What is expected
What should be copied is the stretch of entries below from the line with "bathroom featuring a" up to and including the line with "a person holding a curtain with their hand", exactly and without images.

Entries provided
....................

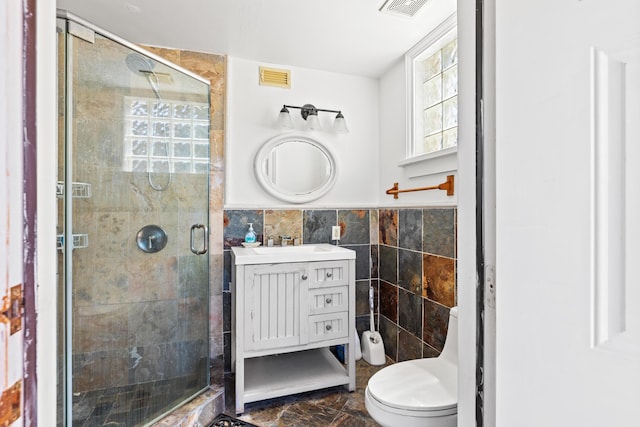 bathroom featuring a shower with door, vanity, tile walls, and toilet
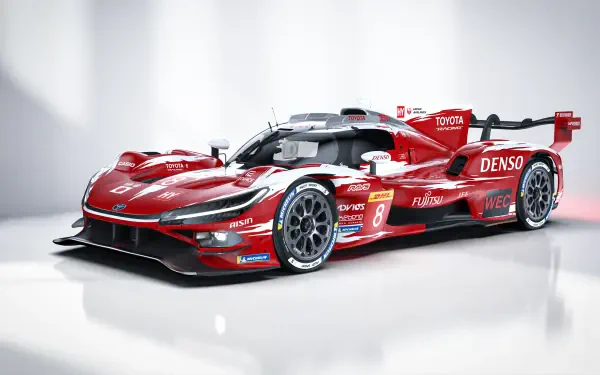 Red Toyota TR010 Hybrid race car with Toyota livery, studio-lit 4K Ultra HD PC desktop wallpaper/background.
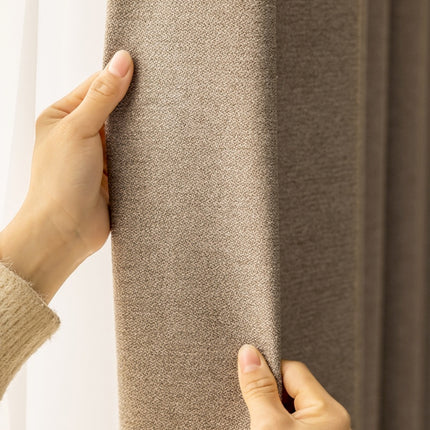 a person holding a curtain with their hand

....................

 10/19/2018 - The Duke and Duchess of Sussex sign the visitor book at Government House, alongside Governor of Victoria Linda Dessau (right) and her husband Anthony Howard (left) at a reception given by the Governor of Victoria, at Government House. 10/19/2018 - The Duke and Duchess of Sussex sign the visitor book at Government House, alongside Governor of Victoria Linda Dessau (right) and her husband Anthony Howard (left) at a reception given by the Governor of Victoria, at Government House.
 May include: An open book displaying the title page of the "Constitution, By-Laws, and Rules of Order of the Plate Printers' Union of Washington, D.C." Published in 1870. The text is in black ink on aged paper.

....................

Solution for this exercise
 bathroom featuring a shower with door, vanity, tile walls, and toilet
 Red Toyota TR010 Hybrid race car with Toyota livery, studio-lit 4K Ultra HD PC desktop wallpaper/background.
 a person holding a curtain with their hand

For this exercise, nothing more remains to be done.